An Overview of "DatasetGAN: Efficient Labeled Data Factory with Minimal Human Effort"

The paper presents "DatasetGAN," a novel approach to data annotation that significantly reduces the human effort required to generate labeled datasets for training deep neural networks, especially in the domain of semantic segmentation. The approach builds on the capabilities of Generative Adversarial Networks (GANs), exploiting their latent spaces to create richly annotated datasets with minimal human intervention.

Technical Contribution

DatasetGAN leverages the highly realistic image synthesis capability of StyleGAN, a state-of-the-art GAN architecture. The method exploits the semantic knowledge embedded within the GAN's latent space to produce pixel-wise segmentation labels. This is accomplished by training a simple ensemble of multilayer perceptron (MLP) classifiers on top of the feature vectors generated by StyleGAN's intermediate layers. The ensemble, termed the Style Interpreter, requires only a small set of manually labeled images to generalize effectively across the GAN's latent space.

Key aspects of the methodology include:

  1. Semantic Decoding: By sampling latent codes, DatasetGAN generates image-feature pairs and uses the shallow MLP ensemble to map these features to semantic segmentation labels. The architecture assumes that the GAN's feature maps inherently encode rich semantic information, which can be decoded with minimal supervision.
  2. Efficiency in Labeling: The process requires labeling only a few images manually, after which these labels are extrapolated across the latent space to generate large-scale labeled datasets. As a result, DatasetGAN is capable of synthesizing diverse datasets with detailed semantic annotations at a fraction of the conventional cost and effort.
  3. Diverse Applications: The approach is demonstrated across several image segmentation tasks, with datasets generated for tasks involving complex segmentation needs, such as 34 human face parts and 32 car parts. The method significantly outperforms existing semi-supervised baselines and is competitive with fully supervised approaches that use vastly more annotated data.

Numerical Results and Claims

DatasetGAN's performance is particularly noteworthy for requiring only around 16 annotated examples to achieve effective generalization, as seen in its application to fine-grained labeling tasks.
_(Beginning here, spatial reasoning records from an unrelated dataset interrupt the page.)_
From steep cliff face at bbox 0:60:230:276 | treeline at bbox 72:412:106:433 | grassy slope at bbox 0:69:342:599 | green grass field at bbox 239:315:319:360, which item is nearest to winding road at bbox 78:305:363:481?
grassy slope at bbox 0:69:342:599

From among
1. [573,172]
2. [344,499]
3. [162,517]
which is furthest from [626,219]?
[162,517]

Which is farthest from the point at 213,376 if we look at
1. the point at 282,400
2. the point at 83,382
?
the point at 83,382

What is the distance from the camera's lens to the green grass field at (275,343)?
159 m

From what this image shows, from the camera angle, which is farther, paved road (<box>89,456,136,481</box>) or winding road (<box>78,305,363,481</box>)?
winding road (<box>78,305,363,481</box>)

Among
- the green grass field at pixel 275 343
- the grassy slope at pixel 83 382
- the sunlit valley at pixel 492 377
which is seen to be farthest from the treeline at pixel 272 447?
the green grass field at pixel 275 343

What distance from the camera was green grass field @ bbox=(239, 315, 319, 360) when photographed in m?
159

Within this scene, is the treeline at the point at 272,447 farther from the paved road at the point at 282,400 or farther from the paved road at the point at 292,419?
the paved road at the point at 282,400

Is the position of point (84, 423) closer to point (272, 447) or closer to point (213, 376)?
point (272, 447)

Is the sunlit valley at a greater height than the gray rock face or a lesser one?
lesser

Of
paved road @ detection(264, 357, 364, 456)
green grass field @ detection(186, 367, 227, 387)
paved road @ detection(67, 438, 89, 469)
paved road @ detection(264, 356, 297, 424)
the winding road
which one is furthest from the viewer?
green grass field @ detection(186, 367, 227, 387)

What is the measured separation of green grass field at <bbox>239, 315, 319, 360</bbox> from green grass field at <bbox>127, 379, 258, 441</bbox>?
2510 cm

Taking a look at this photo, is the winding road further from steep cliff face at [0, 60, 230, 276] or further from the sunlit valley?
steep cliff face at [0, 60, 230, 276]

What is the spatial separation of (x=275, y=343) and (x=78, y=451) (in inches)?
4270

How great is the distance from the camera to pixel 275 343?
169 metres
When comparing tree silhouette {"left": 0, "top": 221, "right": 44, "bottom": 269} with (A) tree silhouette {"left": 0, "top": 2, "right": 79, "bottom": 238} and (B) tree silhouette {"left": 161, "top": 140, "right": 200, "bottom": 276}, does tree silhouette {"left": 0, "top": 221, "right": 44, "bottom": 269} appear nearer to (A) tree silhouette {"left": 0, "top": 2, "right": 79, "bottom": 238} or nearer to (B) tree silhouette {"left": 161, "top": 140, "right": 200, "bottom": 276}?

On tasks like detailed car part segmentation, the DatasetGAN approach shows a significant improvement over transfer-learning and semi-supervised baselines by margins of up to 20.79% in mean Intersection over Union (mIoU).

The paper's claim of DatasetGAN achieving comparable performance to fully supervised methods, which require 100 times more annotated data, underscores its efficiency. Additionally, experiments demonstrate that increasing the synthetic dataset size from 3,000 to 10,000 slightly boosts performance, but gains saturate beyond that, indicating the robustness of the generated labels.

Implications and Future Directions

Practically, DatasetGAN provides a scalable solution for generating large annotated datasets, addressing a critical bottleneck in data-driven deep learning systems—annotation cost and effort. The theoretical implications of this work extend to the understanding of feature learning within GANs, particularly the hypothesis that GANs encode semantic understanding in their latent spaces inherently.

Looking forward, the possibilities of extending DatasetGAN to a broader range of classes and complex tasks are promising. The technology could potentially be harnessed for tasks extending beyond traditional semantic segmentation, including keypoint estimation and potentially even domain adaptation tasks.

In sum, DatasetGAN stands as a compelling approach in the evolving landscape of minimal-supervision learning strategies, aligning well with the goals of maximizing utility from limited annotated data while leveraging sophisticated generative architectures like GANs to their fullest potential. Future research could explore enhancements in the interpretability of GAN feature spaces and further automate the transition from synthesized to real-world applications.